◆ What you need to do:
Reproduce the listing word for word, from its first line up to and including the line that contains "714, 507) <".

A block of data
•••••

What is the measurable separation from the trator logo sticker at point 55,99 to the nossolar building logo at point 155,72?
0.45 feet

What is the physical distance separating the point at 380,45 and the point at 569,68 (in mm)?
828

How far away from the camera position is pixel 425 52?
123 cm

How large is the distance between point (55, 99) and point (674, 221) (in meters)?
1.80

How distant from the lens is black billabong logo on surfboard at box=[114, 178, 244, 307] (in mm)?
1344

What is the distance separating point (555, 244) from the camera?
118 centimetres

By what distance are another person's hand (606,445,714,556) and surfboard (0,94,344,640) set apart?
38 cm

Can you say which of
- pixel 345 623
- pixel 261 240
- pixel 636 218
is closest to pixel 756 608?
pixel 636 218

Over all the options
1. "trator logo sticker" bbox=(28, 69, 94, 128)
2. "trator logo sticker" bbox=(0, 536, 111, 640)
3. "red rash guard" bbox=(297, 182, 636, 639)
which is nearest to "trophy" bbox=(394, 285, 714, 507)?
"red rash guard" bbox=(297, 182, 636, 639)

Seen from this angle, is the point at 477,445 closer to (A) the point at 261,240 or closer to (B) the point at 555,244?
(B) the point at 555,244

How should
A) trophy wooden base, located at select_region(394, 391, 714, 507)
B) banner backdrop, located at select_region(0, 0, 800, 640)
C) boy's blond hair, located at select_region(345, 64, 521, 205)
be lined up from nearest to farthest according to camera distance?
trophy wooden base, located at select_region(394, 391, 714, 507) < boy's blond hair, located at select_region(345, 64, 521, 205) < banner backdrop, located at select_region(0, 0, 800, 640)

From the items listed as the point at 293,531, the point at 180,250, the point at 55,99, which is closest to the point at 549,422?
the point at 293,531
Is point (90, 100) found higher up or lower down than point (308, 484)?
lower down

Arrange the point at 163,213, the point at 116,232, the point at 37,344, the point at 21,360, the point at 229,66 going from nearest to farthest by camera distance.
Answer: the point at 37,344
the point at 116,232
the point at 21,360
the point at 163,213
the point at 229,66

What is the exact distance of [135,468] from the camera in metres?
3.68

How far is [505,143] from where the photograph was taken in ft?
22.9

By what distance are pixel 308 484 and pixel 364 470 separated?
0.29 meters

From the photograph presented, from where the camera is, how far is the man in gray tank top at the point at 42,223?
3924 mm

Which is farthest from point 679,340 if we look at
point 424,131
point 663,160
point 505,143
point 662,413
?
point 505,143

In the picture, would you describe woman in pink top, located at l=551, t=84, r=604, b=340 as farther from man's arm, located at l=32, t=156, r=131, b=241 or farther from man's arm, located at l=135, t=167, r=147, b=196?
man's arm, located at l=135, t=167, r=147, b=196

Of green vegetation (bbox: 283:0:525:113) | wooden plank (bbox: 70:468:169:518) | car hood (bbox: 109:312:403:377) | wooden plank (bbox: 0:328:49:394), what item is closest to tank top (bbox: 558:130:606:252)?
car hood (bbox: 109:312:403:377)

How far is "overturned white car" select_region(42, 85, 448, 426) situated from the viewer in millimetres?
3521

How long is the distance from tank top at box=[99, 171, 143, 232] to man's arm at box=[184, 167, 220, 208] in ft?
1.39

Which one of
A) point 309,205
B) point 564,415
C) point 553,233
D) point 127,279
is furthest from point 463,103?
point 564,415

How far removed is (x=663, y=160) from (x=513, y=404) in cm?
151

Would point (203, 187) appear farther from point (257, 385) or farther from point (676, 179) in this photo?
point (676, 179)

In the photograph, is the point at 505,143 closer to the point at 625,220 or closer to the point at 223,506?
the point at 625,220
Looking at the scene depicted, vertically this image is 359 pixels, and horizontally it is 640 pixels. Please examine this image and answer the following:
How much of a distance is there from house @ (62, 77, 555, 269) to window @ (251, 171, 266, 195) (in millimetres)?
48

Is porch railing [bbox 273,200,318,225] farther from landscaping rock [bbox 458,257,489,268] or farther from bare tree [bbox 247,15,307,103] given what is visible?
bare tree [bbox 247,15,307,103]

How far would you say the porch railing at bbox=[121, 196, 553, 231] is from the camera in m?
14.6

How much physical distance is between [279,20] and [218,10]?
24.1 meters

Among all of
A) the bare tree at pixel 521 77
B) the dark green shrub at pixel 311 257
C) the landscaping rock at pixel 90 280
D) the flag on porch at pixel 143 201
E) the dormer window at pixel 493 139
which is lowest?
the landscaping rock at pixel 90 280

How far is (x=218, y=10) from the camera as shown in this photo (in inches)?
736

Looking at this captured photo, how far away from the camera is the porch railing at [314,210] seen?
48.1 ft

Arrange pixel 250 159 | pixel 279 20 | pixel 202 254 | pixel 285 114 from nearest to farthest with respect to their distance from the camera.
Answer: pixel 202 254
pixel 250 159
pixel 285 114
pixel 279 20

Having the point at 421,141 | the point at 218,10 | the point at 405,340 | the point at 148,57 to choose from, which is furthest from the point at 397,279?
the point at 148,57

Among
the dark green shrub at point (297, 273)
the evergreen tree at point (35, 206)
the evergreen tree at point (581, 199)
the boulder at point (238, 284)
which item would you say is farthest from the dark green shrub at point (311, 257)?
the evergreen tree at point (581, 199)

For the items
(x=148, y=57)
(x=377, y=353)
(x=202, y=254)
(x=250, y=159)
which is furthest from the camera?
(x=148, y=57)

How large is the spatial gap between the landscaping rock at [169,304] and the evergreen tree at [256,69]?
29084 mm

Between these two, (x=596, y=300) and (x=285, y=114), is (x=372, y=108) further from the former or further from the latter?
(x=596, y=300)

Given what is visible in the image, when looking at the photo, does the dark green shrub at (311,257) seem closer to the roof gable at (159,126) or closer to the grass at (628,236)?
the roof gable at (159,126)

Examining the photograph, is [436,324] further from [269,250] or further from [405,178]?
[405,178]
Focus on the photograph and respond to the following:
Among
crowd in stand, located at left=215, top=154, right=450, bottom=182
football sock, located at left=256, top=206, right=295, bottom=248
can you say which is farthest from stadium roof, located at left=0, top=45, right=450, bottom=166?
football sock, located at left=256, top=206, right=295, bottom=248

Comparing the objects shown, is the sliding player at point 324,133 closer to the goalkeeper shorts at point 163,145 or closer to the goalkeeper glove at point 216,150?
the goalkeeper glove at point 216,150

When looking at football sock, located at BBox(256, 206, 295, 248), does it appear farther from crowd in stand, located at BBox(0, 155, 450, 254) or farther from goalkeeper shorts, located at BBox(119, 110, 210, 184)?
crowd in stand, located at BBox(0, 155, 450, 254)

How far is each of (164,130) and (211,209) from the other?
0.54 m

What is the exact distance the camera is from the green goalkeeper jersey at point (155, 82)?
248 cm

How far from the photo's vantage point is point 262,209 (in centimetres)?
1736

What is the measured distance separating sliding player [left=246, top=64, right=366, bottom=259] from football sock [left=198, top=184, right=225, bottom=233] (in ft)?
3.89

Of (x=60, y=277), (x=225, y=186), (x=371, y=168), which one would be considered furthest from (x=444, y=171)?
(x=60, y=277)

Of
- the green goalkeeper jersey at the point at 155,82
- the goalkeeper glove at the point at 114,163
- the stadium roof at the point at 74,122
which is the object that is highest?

•••••

◆ Written response:
What is the measurable separation from the trator logo sticker at point 55,99 to the nossolar building logo at point 155,72?
0.45 feet

What is the physical distance separating the point at 380,45 and the point at 569,68 (in mm)?
828

How far away from the camera position is pixel 425 52?
123 cm

How large is the distance between point (55, 99) and point (674, 221) (in meters)?
1.80

How distant from the lens is black billabong logo on surfboard at box=[114, 178, 244, 307] (in mm)?
1344

What is the distance separating point (555, 244) from the camera?
118 centimetres

By what distance are another person's hand (606,445,714,556) and surfboard (0,94,344,640) set apart?
38 cm

Can you say which of
- pixel 345 623
- pixel 261 240
- pixel 636 218
is closest to pixel 756 608?
pixel 636 218

Over all the options
1. "trator logo sticker" bbox=(28, 69, 94, 128)
2. "trator logo sticker" bbox=(0, 536, 111, 640)
3. "red rash guard" bbox=(297, 182, 636, 639)
which is nearest to "trophy" bbox=(394, 285, 714, 507)?
"red rash guard" bbox=(297, 182, 636, 639)

Seen from this angle, is the point at 477,445 closer to (A) the point at 261,240 or closer to (B) the point at 555,244?
(B) the point at 555,244

How should
A) trophy wooden base, located at select_region(394, 391, 714, 507)
B) banner backdrop, located at select_region(0, 0, 800, 640)
C) boy's blond hair, located at select_region(345, 64, 521, 205)
be lined up from nearest to farthest according to camera distance?
trophy wooden base, located at select_region(394, 391, 714, 507) < boy's blond hair, located at select_region(345, 64, 521, 205) < banner backdrop, located at select_region(0, 0, 800, 640)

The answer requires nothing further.